We are given a picture of Tolstoy's last year through a variety of voices: that of his wife, Sofya Andreyevna; of his daughter Sasha; of Valentin Fedorovich Bulgakov, his young secretary who had just been appointed; of Vladimir Grigorevich Chertkov, whom Tolstoy loved as his closest friend and disciple; and of Dushan Petrovich Makovitsky, Tolstoy's doctor. (They had in fact all kept diaries.) In between, we have passages from Tolstoy's letters, diary entries, and other writings, as well as some poems by `J.P.' who, I learn from other reviewers, is Parini himself.
In the first half of the book there is in some of these accounts, ostensibly of Tolstoy's last year, a good deal of flash-back to earlier times; and I found that device somewhat artificial, when, for example, Parini has the doctor say, `I am small ... Though I am hardly an old man, not having yet passed fifty, I am quite bald'. On those occasions I thought that I would rather be reading a straightforward narrative account of that last year, which could equally well have brought out how Tolstoy was regarded by his adoring entourage and the dislike which everyone in the story felt for almost everyone else. In particular they all (daughter Sasha included) ganged up on Tolstoy's unhappy and neurotic wife, who may not have shared Tolstoy's lofty ideas, but who had so much more affection for him than he seemed to have for her.
In the second half of the book, this irritant falls away as the haunting story develops. There is old Tolstoy himself: deeply emotional; adored by his disciples and by the crowds who turned out to greet him at railway stations; guilt-ridden about his wealth and about whether his actions were really inspired by idealism or by a kind of selfishness; tormented by his exasperation with his wife; pulled hither and thither between giving in to her or to his devotion to Chertkov. She, in turn, was maddened by the hold that the detested Chertkov had over her husband. Tolstoy had even handed over his diaries for safe-keeping to him. Sofia bullied her weary husband to have them returned to her, and then used them against him to devastating effect. She was also tormented by the idea that Chertkov would persuade Tolstoy to leave all his writings to the nation instead of providing an income for her and her children by assigning the copyright to them - and this indeed Chertkov accomplished. (Sofia will have to live on a pension from the Tsar.)

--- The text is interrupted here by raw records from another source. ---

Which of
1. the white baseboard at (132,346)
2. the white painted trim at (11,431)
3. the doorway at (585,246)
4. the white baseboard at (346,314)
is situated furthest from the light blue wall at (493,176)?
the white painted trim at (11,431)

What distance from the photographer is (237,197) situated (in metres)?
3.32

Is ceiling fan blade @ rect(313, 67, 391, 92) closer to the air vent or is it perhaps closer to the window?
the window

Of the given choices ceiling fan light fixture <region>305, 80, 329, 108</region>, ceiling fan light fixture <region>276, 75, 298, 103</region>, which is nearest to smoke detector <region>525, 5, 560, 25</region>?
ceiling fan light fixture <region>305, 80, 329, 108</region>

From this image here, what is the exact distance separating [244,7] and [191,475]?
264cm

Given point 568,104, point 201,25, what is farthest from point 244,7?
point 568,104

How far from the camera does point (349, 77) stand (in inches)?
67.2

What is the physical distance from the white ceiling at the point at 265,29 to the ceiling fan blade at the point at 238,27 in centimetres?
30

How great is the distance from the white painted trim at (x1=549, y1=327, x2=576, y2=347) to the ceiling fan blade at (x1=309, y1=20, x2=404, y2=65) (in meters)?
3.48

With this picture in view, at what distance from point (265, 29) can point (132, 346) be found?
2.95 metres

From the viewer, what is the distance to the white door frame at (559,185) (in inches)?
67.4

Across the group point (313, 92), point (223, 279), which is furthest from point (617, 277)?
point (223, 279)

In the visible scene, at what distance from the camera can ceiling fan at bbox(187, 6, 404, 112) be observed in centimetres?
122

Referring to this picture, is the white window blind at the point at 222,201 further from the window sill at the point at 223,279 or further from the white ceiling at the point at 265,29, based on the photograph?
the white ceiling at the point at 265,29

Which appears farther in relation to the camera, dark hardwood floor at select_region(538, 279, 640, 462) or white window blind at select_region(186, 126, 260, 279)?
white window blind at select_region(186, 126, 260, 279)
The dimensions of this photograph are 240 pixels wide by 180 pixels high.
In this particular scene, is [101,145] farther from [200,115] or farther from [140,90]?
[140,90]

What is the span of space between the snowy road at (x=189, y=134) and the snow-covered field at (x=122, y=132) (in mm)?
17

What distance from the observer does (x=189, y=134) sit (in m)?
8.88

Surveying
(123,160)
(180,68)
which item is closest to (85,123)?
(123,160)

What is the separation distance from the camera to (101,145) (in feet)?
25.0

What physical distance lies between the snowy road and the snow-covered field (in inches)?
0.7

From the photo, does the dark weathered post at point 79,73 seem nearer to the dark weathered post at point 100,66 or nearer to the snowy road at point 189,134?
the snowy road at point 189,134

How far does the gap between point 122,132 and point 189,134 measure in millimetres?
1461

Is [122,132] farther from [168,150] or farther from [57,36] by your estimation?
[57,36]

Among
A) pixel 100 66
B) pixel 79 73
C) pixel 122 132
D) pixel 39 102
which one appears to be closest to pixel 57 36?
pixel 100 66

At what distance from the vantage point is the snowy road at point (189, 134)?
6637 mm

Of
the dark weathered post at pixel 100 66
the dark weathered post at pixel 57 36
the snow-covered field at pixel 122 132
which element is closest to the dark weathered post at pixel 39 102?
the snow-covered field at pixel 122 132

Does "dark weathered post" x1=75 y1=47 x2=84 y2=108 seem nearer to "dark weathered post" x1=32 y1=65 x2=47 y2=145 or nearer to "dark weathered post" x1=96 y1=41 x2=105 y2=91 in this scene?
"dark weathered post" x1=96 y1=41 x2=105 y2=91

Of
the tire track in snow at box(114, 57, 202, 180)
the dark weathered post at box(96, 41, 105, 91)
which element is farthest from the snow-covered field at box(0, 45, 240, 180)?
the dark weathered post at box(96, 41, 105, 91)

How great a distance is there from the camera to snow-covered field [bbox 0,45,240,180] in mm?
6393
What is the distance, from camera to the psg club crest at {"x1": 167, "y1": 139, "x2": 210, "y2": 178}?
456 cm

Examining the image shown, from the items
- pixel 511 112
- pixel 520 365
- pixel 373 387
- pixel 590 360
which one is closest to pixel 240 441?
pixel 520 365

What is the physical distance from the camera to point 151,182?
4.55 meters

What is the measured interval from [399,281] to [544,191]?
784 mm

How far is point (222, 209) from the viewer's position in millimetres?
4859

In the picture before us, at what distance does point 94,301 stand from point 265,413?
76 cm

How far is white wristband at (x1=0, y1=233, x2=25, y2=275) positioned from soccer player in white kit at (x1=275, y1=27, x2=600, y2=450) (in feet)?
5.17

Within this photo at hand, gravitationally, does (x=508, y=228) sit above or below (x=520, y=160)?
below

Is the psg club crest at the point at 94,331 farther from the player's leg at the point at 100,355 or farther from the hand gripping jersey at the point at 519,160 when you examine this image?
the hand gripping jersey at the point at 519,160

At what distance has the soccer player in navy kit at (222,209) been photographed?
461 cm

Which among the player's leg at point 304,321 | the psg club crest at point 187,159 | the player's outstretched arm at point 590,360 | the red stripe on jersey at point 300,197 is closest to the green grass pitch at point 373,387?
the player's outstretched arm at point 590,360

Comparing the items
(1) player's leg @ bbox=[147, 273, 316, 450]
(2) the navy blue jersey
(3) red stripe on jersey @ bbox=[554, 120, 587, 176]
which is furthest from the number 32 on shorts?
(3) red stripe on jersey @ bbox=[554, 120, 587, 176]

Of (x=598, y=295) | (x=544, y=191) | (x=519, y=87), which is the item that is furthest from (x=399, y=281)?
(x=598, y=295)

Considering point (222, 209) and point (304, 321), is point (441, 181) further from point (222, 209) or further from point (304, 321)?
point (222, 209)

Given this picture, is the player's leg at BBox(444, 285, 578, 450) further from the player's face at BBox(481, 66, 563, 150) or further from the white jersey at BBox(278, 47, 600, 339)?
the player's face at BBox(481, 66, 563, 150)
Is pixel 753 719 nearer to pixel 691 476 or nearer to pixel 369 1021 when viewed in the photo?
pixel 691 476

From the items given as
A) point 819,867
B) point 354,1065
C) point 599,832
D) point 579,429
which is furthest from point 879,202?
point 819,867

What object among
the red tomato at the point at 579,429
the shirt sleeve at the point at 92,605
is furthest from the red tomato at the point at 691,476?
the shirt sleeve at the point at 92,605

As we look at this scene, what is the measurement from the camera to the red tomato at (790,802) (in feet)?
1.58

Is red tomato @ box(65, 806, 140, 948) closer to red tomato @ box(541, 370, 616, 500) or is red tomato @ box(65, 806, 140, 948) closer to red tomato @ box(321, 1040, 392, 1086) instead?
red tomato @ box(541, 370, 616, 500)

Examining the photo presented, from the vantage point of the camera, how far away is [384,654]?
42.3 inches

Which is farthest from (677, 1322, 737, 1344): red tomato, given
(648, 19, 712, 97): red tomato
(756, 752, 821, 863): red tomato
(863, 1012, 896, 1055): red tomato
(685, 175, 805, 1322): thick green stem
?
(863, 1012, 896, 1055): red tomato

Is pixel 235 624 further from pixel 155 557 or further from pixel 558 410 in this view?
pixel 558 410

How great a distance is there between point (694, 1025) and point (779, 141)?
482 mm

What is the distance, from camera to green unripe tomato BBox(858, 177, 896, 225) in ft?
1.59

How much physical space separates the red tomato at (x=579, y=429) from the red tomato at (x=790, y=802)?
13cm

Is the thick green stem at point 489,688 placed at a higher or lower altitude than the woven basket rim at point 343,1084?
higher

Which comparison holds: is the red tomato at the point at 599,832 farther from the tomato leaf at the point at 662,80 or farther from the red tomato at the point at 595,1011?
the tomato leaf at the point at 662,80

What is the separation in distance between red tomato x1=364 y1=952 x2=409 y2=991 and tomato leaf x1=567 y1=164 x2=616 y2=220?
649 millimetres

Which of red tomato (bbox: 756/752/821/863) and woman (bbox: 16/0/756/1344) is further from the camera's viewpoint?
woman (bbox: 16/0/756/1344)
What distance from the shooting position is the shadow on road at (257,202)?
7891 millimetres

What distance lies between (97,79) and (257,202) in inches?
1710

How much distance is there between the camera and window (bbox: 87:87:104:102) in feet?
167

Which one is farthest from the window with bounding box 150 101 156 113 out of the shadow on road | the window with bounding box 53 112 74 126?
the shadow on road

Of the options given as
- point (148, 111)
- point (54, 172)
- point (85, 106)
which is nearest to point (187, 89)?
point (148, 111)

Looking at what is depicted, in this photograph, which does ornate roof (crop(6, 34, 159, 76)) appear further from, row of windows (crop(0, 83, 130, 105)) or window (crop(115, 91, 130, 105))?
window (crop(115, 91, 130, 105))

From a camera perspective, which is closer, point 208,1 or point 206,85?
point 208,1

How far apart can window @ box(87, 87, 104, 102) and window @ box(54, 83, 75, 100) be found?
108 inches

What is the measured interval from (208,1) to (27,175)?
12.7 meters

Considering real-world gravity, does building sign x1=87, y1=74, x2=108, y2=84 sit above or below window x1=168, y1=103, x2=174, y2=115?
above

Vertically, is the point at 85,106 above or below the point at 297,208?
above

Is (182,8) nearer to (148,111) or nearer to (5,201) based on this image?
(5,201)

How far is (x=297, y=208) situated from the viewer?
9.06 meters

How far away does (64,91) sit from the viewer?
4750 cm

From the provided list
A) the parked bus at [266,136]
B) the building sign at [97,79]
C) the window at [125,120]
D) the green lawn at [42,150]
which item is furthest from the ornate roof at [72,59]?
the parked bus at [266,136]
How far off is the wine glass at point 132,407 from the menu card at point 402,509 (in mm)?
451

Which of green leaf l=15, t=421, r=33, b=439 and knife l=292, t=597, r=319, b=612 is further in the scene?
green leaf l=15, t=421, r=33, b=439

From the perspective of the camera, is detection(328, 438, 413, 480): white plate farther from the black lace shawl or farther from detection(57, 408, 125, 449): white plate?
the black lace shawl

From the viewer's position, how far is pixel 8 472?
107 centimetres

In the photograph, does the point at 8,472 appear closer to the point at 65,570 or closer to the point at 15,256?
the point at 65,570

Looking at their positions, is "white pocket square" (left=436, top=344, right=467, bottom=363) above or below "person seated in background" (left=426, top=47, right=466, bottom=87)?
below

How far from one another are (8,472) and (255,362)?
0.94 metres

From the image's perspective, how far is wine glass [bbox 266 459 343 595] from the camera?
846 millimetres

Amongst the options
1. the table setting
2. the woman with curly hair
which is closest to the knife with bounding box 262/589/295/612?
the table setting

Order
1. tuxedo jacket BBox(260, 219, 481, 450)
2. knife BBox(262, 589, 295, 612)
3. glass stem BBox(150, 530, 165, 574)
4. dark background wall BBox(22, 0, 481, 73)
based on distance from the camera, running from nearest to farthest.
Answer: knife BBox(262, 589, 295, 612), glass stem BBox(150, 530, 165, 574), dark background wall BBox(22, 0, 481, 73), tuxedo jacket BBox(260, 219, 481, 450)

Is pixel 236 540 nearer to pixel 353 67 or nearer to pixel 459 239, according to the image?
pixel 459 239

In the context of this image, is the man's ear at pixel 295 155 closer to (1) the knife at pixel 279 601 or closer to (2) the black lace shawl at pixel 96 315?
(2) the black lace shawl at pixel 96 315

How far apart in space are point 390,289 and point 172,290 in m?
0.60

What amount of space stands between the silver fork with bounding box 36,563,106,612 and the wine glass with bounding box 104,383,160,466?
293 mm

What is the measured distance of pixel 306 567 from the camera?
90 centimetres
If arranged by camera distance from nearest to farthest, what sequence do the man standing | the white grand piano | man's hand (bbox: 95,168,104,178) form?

In the end Tolstoy fled from his home, hoping perhaps to die as a solitary hermit, though he took his doctor with him, and Sasha knew his whereabouts. He died nine days later in the house of the station master at Astapovo. His family had found him, though Sofia was only admitted to see him when he was no longer conscious. The press camped outside the house, as did people who came from far and wide.
As Parini says himself, his novel sails as close as possible to the shore line of the literal events that made up the last year of Tolstoy's life, and this is confirmed by reading, for example, the relevant pages of Henri Troyat's biography of Tolstoy. I do not feel that Parini has added as much imagination or artistry to his story as Leonid Tsypkin did when, in his `Summer at Baden-Baden', he described a year in the life of Dostoevsky (see my Amazon review). But comparisons are odious; the story is well re-told; the characters are well described; and the pathos of both Tolstoy's and Sofia's life in that year is well captured.